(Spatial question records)
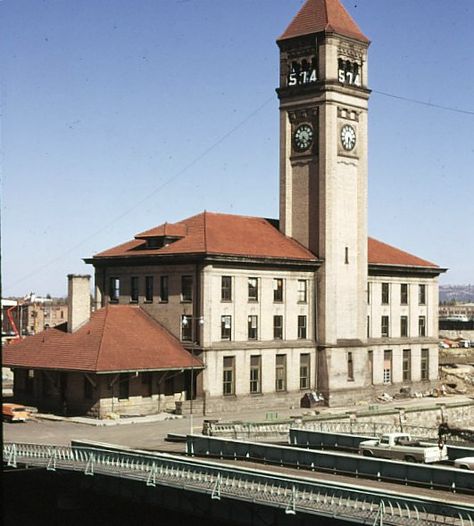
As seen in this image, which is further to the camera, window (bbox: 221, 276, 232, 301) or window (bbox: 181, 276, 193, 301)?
window (bbox: 221, 276, 232, 301)

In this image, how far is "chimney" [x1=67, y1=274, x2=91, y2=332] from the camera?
240 ft

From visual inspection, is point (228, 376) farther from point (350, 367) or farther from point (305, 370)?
point (350, 367)

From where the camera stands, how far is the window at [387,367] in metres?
89.7

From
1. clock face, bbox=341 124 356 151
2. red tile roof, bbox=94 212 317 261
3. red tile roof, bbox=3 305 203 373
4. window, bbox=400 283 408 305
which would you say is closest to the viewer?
red tile roof, bbox=3 305 203 373

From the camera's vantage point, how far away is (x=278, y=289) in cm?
7988

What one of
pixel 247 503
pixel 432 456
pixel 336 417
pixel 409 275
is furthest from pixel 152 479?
pixel 409 275

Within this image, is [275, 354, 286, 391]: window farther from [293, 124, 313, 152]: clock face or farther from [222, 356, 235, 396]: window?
[293, 124, 313, 152]: clock face

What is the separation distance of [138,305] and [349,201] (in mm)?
20238

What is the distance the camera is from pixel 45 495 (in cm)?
4878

▶ [Requirements]: Can you print every line of the material above word for word, leaving the pictures out?

▶ [Task solution]:
As seen in this image, which is further to the camera, window (bbox: 221, 276, 232, 301) or window (bbox: 181, 276, 193, 301)?
window (bbox: 221, 276, 232, 301)

In this image, how far is "chimney" [x1=67, y1=274, x2=91, y2=332] from the camera?
240 ft

From visual inspection, is point (228, 376) farther from point (350, 367) or farther from point (305, 370)?
point (350, 367)

From where the camera stands, how far is the window at [387,367] in metres?
89.7

From
1. clock face, bbox=341 124 356 151
2. red tile roof, bbox=94 212 317 261
3. red tile roof, bbox=3 305 203 373
4. window, bbox=400 283 408 305
which would you say is closest to the viewer?
red tile roof, bbox=3 305 203 373

From the camera's vantage point, how far away is (x=278, y=289) in cm?
7988

What one of
pixel 247 503
pixel 432 456
pixel 336 417
pixel 409 275
is furthest from pixel 152 479?
pixel 409 275

Within this image, is [275, 354, 286, 391]: window farther from [293, 124, 313, 152]: clock face or farther from [222, 356, 235, 396]: window?
[293, 124, 313, 152]: clock face

What is the separation distance of [138,305] and [349,201] (in mm)?
20238

What is the distance the camera is from pixel 45 495 (in cm)?
4878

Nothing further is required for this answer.